━━━━━ Source material ━━━━━
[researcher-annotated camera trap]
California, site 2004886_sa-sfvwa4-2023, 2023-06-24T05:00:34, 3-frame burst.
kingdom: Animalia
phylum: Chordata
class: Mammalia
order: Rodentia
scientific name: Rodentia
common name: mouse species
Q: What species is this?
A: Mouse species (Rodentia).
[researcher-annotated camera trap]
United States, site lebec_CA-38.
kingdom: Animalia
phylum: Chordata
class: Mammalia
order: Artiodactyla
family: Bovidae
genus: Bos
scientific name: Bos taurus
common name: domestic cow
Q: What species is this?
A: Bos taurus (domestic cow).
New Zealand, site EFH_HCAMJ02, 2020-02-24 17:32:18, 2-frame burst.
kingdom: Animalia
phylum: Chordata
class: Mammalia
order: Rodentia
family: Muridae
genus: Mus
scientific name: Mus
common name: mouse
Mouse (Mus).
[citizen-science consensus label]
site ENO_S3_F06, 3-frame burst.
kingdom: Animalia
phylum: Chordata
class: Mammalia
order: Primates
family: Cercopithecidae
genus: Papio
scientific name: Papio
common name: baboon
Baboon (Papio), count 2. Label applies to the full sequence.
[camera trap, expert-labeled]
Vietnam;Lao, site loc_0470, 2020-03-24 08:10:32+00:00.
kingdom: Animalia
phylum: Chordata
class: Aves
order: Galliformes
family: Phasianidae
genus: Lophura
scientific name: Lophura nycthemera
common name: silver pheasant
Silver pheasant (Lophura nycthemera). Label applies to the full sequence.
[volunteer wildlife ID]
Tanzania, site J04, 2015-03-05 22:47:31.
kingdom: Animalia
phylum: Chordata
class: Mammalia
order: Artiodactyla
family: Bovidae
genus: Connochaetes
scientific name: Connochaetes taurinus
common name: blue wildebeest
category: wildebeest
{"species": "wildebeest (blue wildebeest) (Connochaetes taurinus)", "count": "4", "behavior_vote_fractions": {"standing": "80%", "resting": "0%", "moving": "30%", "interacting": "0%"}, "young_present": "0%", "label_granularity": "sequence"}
━━━━━
What to do ->
Transcribe every record verbatim.

Problem solution ->
[researcher-annotated camera trap]
California, site 2004886_sa-sfvwa4-2023, 2023-06-24T05:00:34, 3-frame burst.
kingdom: Animalia
phylum: Chordata
class: Mammalia
order: Rodentia
scientific name: Rodentia
common name: mouse species
Q: What species is this?
A: Mouse species (Rodentia).
[researcher-annotated camera trap]
United States, site lebec_CA-38.
kingdom: Animalia
phylum: Chordata
class: Mammalia
order: Artiodactyla
family: Bovidae
genus: Bos
scientific name: Bos taurus
common name: domestic cow
Q: What species is this?
A: Bos taurus (domestic cow).
New Zealand, site EFH_HCAMJ02, 2020-02-24 17:32:18, 2-frame burst.
kingdom: Animalia
phylum: Chordata
class: Mammalia
order: Rodentia
family: Muridae
genus: Mus
scientific name: Mus
common name: mouse
Mouse (Mus).
[citizen-science consensus label]
site ENO_S3_F06, 3-frame burst.
kingdom: Animalia
phylum: Chordata
class: Mammalia
order: Primates
family: Cercopithecidae
genus: Papio
scientific name: Papio
common name: baboon
Baboon (Papio), count 2. Label applies to the full sequence.
[camera trap, expert-labeled]
Vietnam;Lao, site loc_0470, 2020-03-24 08:10:32+00:00.
kingdom: Animalia
phylum: Chordata
class: Aves
order: Galliformes
family: Phasianidae
genus: Lophura
scientific name: Lophura nycthemera
common name: silver pheasant
Silver pheasant (Lophura nycthemera). Label applies to the full sequence.
[volunteer wildlife ID]
Tanzania, site J04, 2015-03-05 22:47:31.
kingdom: Animalia
phylum: Chordata
class: Mammalia
order: Artiodactyla
family: Bovidae
genus: Connochaetes
scientific name: Connochaetes taurinus
common name: blue wildebeest
category: wildebeest
{"species": "wildebeest (blue wildebeest) (Connochaetes taurinus)", "count": "4", "behavior_vote_fractions": {"standing": "80%", "resting": "0%", "moving": "30%", "interacting": "0%"}, "young_present": "0%", "label_granularity": "sequence"}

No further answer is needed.